Biotech Jobs at Curia- Apply for Analytical Operations Specialist Position
Curia, a global CDMO (Contract Development and Manufacturing Organization), is seeking an Analytical Operations Specialist II to join its biologics team in Hopkinton, MA. This role offers hands-on experience in analytical development for biological programs, supporting pharmaceutical and biotech projects from process development to commercialization. Ideal candidates have a background in biology, biotechnology, or analytical chemistry, experience in GMP environments, and a commitment to quality, safety, and scientific excellence.
- Job Position: Analytical Operations Specialist II
- Location: Hopkinton, MA
About the Company:
Curia is a global Contract Development and Manufacturing Organization (CDMO) with over 30 years of experience in partnering with pharmaceutical and biotech companies. Curia develops and manufactures life-saving therapies, supporting customers across drug discovery, development, and manufacturing stages. With a commitment to quality, innovation, and patient impact, Curia provides comprehensive services in biologics, small molecules, and advanced therapies. Employees benefit from a collaborative, professional culture focused on career growth, training, and making a difference in patients’ lives worldwide.
Biotech Jobs at Curia- Role:
The Analytical Operations Specialist II supports analytical development efforts for multiple biological programs, ensuring high-quality testing and documentation within a GMP environment. The role involves both hands-on laboratory work and liaison with management to maintain operational excellence.
Biotech Jobs at Curia- Key Responsibilities:
- Enroll batches in non-GMP stability programs, author protocols, obtain samples, and summarize data.
- Perform USP compendial testing of biologics, including appearance, pH, conductivity, osmolality, UV, subvisible particles, and endotoxin analysis.

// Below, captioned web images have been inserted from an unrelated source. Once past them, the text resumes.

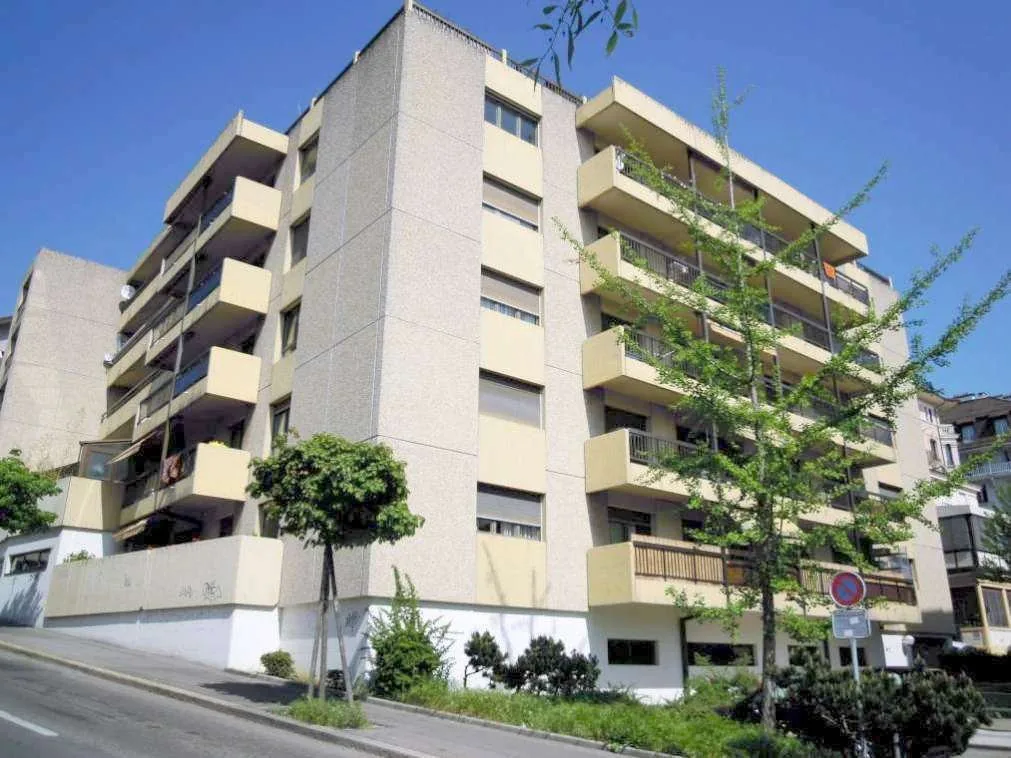 Close to the city center of Lausanne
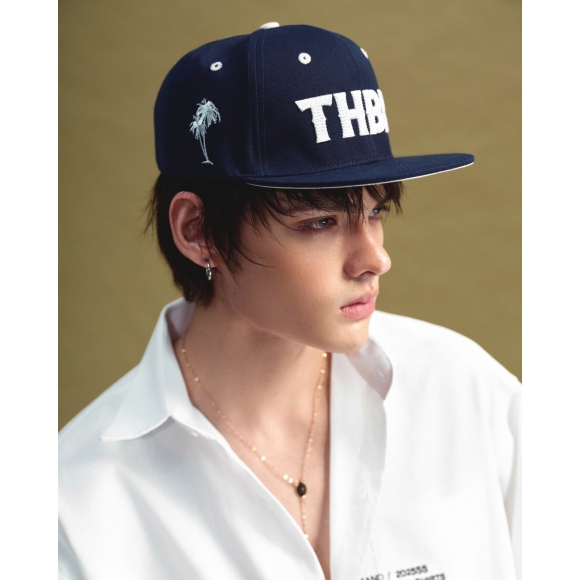 THBB COCOCHILL SNAPBACK - NAVY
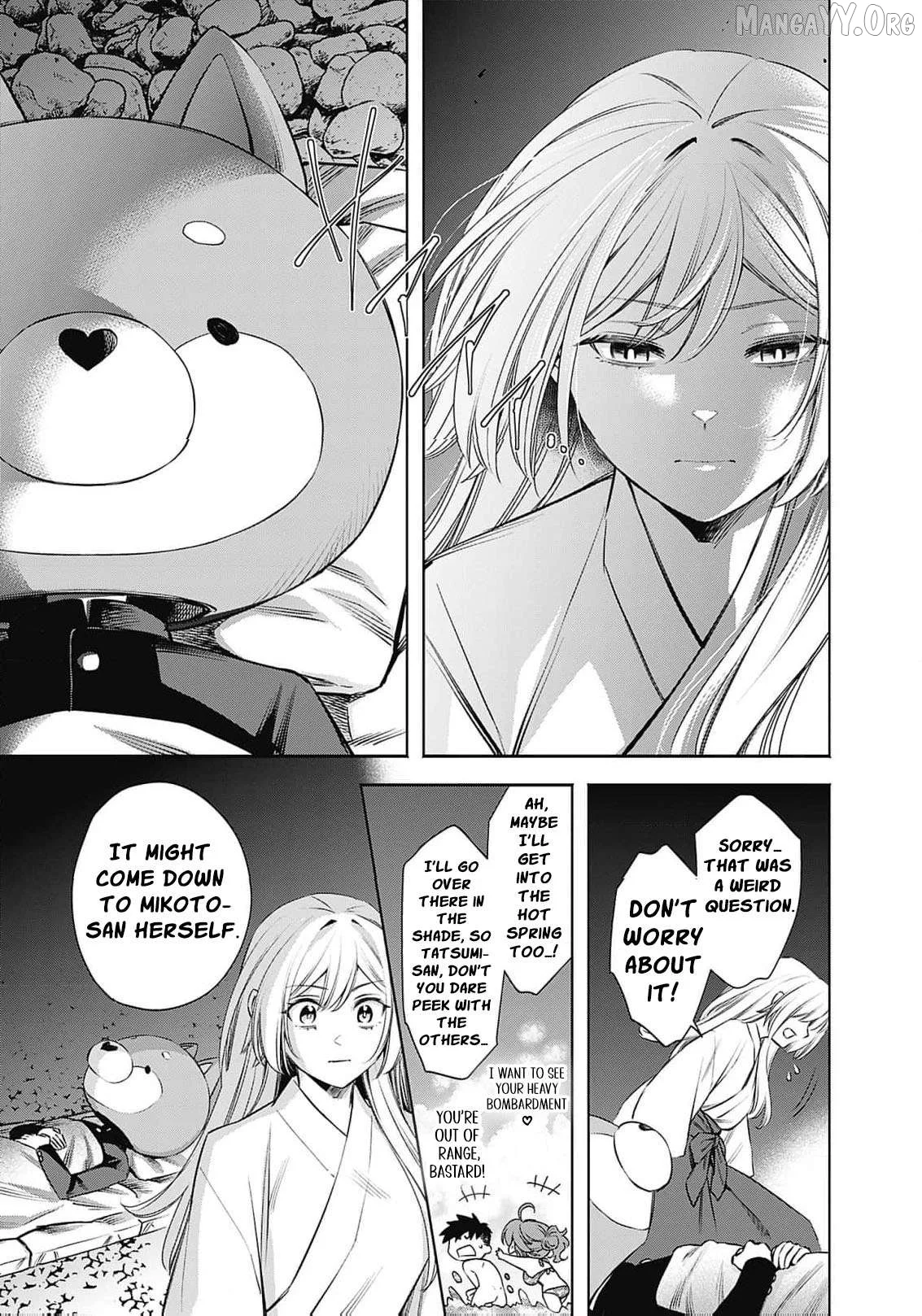 The Queen’s Mark Priestess of the Fallen Nation Chapter 14 page 31
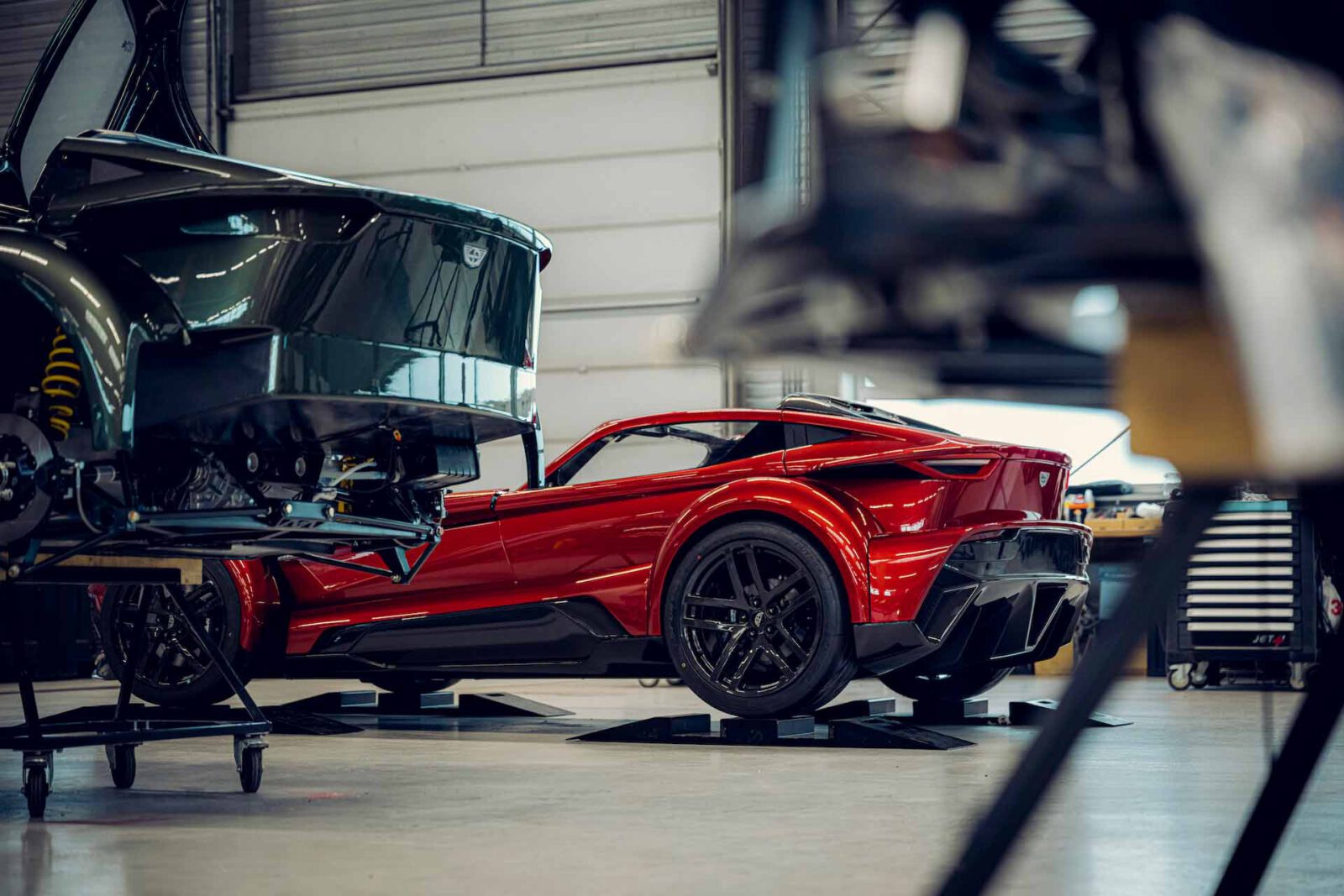 Donkervoort F22 productie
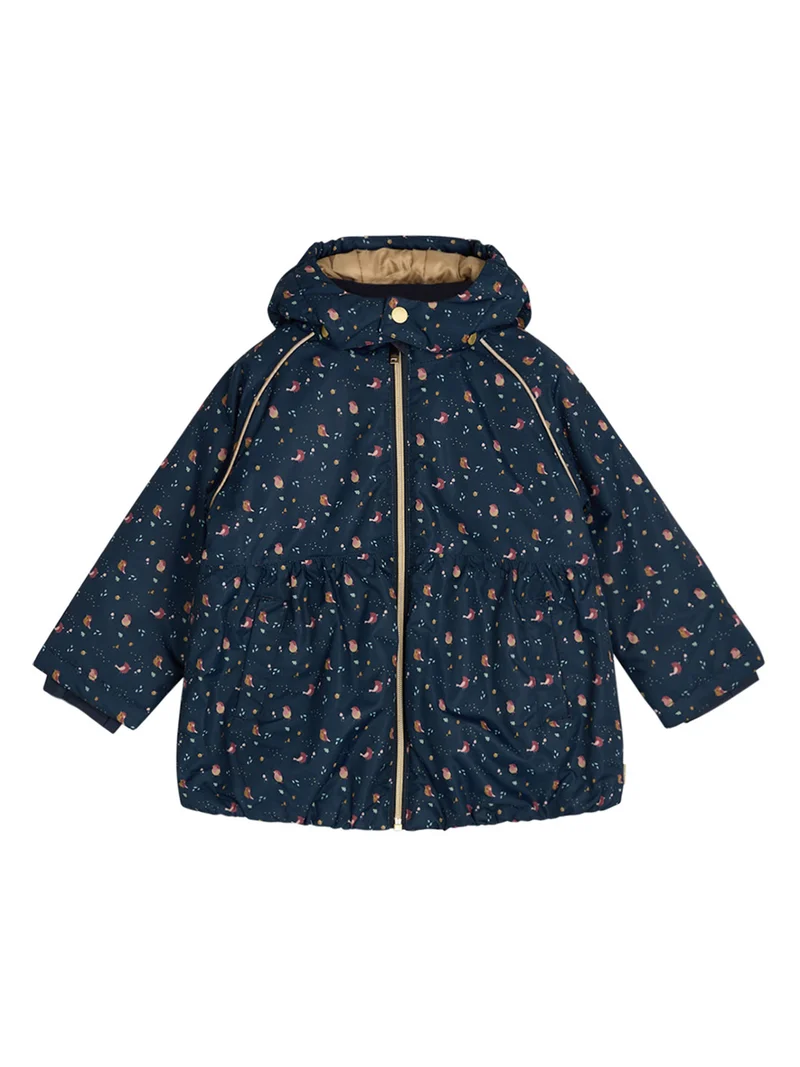 Winterjacke Marineblau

- Apply aseptic techniques for bioburden testing and aliquoting in biosafety cabinets.
- Maintain laboratory operations including sample logging, ordering supplies, and creating material specifications.
- Ensure laboratory compliance with safety, quality, and documentation standards.
- Communicate effectively with management and program teams regarding results and progress.
- Exhibit safety awareness and adhere to the Chemical Hygiene Plan.
Required Qualifications for Analytical Operations Specialist:
- BA/BS in Biology, Biotechnology, Analytical Chemistry, or related field with 3 years of relevant pharmaceutical experience in biologics drug substance or product manufacturing.
OR - MA/MS in Biology, Biotechnology, Analytical Chemistry, or related field with 1 year of relevant pharmaceutical experience.
- Experience in GMP laboratory operations.
- Strong communication, organizational, and problem-solving skills.
Preferred Qualifications:
-
Direct experience in GMP Quality Control labs.
Work Schedule & Benefits:
- Full-time position with opportunities for career growth and training.
- Generous benefits including medical, dental, vision, 401(k) with matching contributions, paid vacation and holidays, and education reimbursement.